### PAGE TEXT
┌────────
CEIBS Knowledge > Faculty Columns > Willem's Marketing
     
  Ask Not What Your Brand Can Do for You...Ask What Your Brand Can Do for Your Customer!  
     
  2006-04  
 

By Willem Burgers

 
     
 

Brands are not some marketing trick to rip off irrational consumers. If you think you can build a successful long-term business by focusing only on irrationally over-spending customers I wish you good luck. Let me explain the dilemma of such a strategy: people dumb enough to pay you too much money are rarely smart enough to have too much money. Unless your brand delivers value to your customers, your brand can not deliver value to your company.

Yet, in the many discussions on the importance of branding for Chinese companies today, the value of brands for customers is rarely mentioned. So let me discuss here on the ways brands deliver value to your customers.

First, a brand can make decision-making easier for customers. McDonalds is not a premium fine dining restaurant. But McDonalds is nonetheless probably the strongest restaurant brand in the world. When I go to Beijing sooner or later I will eat at McDonalds because I recognize the logo and know what they have for me. When you go to Paris, sooner or later you too, and for the same reason, will eat at McDonalds. McDonalds as a brand, and its various sub-brands such as Big Mac and Happy Meal, reduce the cost of decision making when you wish to eat outside of your home. We eat at McDonalds not because we necessarily love the food, but just because it is easier. The brand delivers convenience.
└────────
### WHAT YOU WILL DO
Please carry on the column about how brands deliver value to customers, picking up after its last sentence. The listing after this line has nothing to do with the brand column.

### EXTRACTED RECORDS
┌────────
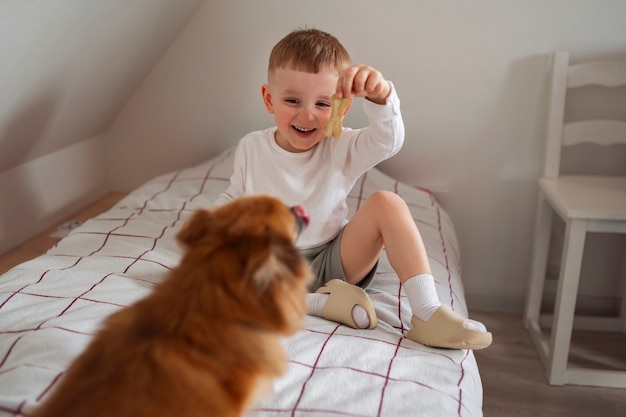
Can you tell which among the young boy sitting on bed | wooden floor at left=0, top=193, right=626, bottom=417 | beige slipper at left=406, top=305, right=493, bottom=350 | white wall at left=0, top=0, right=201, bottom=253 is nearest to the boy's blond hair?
the young boy sitting on bed

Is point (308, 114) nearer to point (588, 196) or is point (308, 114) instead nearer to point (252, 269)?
point (252, 269)

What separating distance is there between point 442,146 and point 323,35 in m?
0.85

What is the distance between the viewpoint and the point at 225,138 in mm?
2133

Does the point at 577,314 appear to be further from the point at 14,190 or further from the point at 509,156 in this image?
the point at 14,190

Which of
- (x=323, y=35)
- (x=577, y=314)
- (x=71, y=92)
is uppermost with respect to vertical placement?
(x=323, y=35)

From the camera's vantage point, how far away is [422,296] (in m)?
1.11

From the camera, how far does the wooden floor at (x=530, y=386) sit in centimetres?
150

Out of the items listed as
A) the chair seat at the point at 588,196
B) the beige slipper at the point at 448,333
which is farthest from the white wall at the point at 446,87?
the beige slipper at the point at 448,333

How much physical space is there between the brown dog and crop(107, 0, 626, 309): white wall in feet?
4.53

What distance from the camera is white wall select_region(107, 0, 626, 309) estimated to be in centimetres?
185

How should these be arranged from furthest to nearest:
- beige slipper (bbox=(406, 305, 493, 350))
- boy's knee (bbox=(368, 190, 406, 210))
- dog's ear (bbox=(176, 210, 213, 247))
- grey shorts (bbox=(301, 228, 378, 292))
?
grey shorts (bbox=(301, 228, 378, 292)), boy's knee (bbox=(368, 190, 406, 210)), beige slipper (bbox=(406, 305, 493, 350)), dog's ear (bbox=(176, 210, 213, 247))

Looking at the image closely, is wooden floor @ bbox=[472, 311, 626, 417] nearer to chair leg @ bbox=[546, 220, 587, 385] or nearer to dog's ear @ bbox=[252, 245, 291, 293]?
chair leg @ bbox=[546, 220, 587, 385]

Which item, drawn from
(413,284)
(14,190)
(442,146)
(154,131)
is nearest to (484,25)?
→ (442,146)

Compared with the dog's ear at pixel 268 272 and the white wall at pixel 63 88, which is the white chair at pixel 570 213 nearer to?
the dog's ear at pixel 268 272
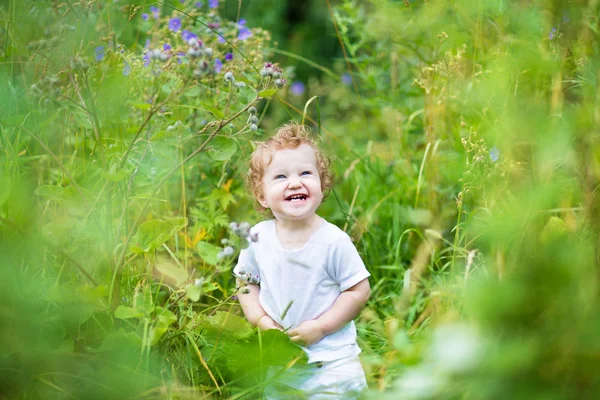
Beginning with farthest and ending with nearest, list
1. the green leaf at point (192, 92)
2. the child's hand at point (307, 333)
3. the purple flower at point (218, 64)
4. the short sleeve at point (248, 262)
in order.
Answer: the purple flower at point (218, 64)
the green leaf at point (192, 92)
the short sleeve at point (248, 262)
the child's hand at point (307, 333)

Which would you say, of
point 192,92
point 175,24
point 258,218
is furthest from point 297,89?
point 192,92

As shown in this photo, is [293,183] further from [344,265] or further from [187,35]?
[187,35]

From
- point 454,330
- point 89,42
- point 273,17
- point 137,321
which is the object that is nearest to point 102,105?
point 89,42

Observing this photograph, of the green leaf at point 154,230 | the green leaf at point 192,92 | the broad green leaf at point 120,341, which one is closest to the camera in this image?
the broad green leaf at point 120,341

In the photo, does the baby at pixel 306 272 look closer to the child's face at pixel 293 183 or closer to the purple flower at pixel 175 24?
the child's face at pixel 293 183

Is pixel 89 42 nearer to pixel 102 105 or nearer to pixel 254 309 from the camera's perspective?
Result: pixel 102 105

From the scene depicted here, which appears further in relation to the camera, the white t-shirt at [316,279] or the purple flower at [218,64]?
the purple flower at [218,64]

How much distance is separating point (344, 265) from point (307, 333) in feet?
0.61

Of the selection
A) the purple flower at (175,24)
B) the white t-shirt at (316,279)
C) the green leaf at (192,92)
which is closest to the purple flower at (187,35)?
the purple flower at (175,24)

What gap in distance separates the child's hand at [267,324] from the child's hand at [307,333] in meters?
0.05

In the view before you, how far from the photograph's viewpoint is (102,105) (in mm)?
1483

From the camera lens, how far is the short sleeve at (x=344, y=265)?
65.0 inches

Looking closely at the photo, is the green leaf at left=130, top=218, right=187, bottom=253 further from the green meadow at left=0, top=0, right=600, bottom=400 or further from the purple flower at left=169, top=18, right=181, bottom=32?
the purple flower at left=169, top=18, right=181, bottom=32

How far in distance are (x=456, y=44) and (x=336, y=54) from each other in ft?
9.81
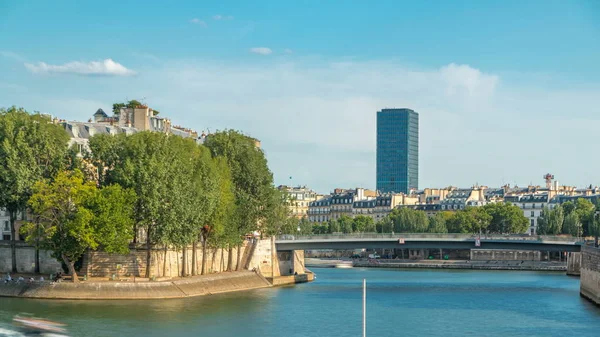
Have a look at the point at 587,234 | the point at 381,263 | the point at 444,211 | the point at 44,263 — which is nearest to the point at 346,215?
the point at 444,211

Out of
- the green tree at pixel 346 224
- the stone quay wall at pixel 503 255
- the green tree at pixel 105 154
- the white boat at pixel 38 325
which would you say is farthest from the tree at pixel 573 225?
the white boat at pixel 38 325

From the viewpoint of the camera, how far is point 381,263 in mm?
149625

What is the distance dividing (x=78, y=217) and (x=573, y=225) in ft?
299

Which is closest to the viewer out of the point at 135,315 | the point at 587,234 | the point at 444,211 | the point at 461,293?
the point at 135,315

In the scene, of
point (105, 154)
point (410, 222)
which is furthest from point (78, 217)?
point (410, 222)

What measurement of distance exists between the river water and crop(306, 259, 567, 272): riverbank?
4388cm

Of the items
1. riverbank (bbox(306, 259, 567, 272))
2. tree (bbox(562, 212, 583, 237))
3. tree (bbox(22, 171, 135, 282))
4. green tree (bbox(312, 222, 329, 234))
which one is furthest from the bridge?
green tree (bbox(312, 222, 329, 234))

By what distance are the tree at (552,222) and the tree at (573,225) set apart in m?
1.31

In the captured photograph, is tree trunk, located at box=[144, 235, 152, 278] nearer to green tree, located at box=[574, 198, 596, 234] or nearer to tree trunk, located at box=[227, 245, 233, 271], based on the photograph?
tree trunk, located at box=[227, 245, 233, 271]

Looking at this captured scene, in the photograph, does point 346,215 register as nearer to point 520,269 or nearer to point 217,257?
point 520,269

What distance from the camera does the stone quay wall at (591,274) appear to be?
76169mm

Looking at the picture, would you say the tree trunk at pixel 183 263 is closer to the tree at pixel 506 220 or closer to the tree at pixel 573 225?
the tree at pixel 573 225

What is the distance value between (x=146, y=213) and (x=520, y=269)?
236ft

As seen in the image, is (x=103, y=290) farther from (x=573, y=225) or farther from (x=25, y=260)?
(x=573, y=225)
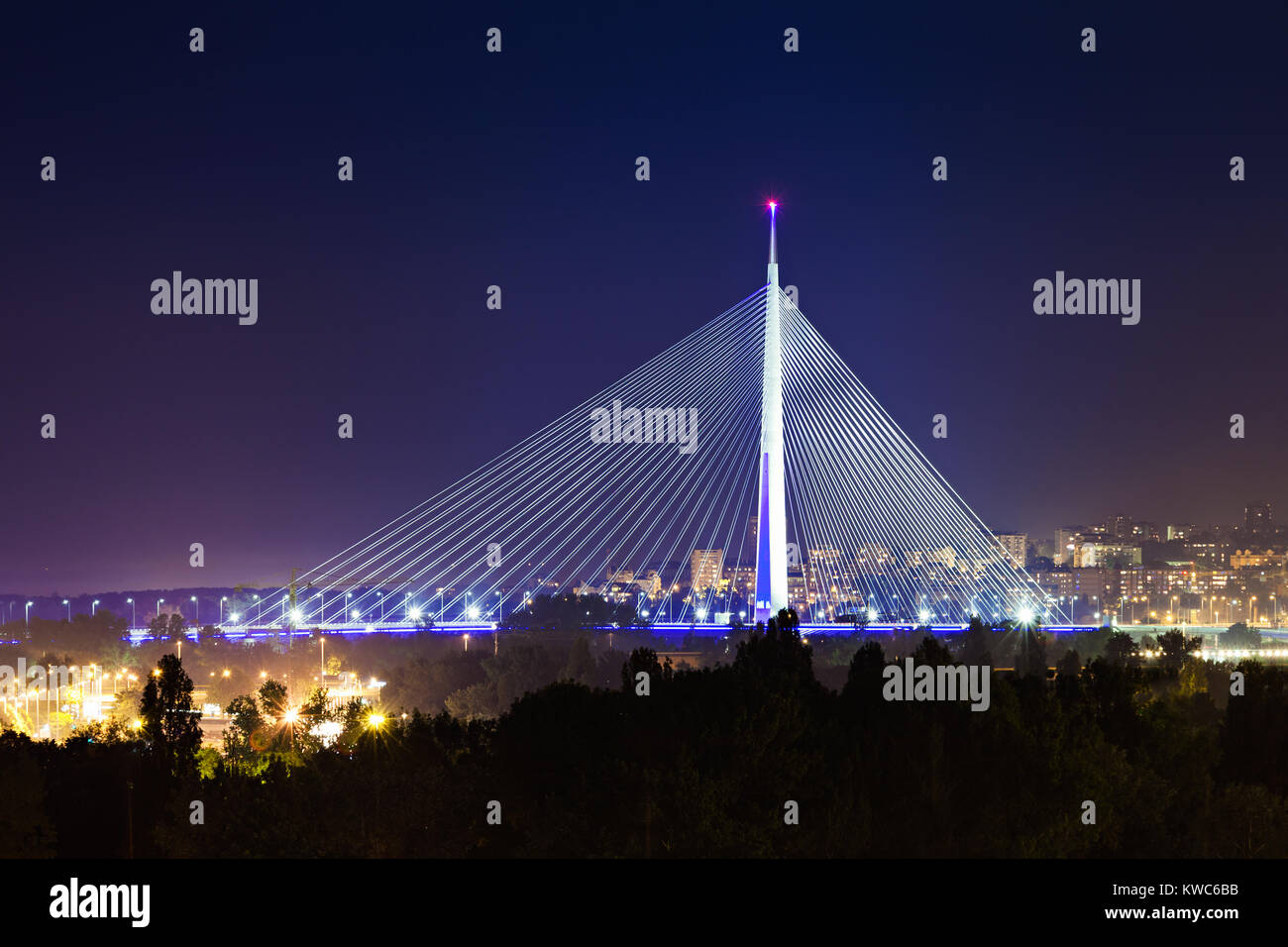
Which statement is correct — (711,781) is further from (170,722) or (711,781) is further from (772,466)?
(772,466)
└────────
### TASK ANSWER
Second, for many products I can not easily judge the quality, maybe not even after I purchased and used the product. So when I need a lawyer to keep me out of jail or a surgeon to remove a brain tumor, I will insist on getting the most expensive lawyer or surgeon I can afford in order to reduce my risk of getting a bad lawyer or surgeon. The same is true to a degree when we buy wine or cosmetics or medicine. When I buy from a famous company I assume I run less risk of being cheated with a bad product because I assume that the owners of the famous brand will want to protect the value of their famous brand. The brand serves to reduce risk.

Third, for some products the simple fact that the product is more expensive and that other people know that it is more expensive is valuable to me. I carry my Louis Vuitton bag, I wear my Rolex and my Armani, and everybody can see I am successful (assuming they don't think I bought all fakes). In nature, animals allocate resources to having beautiful feathers, etc., to signal their success and strength. In human society we do the same thing by buying luxury brands. As a result, just like animals in nature, we get better treatment from all around us because they respect us more. For example, when you step out of the back seat of your Mercedes Benz wearing an expensive three piece suit you get more respect from a police officer than if you step off your bicycle in dirty working clothes. The brand enhances me.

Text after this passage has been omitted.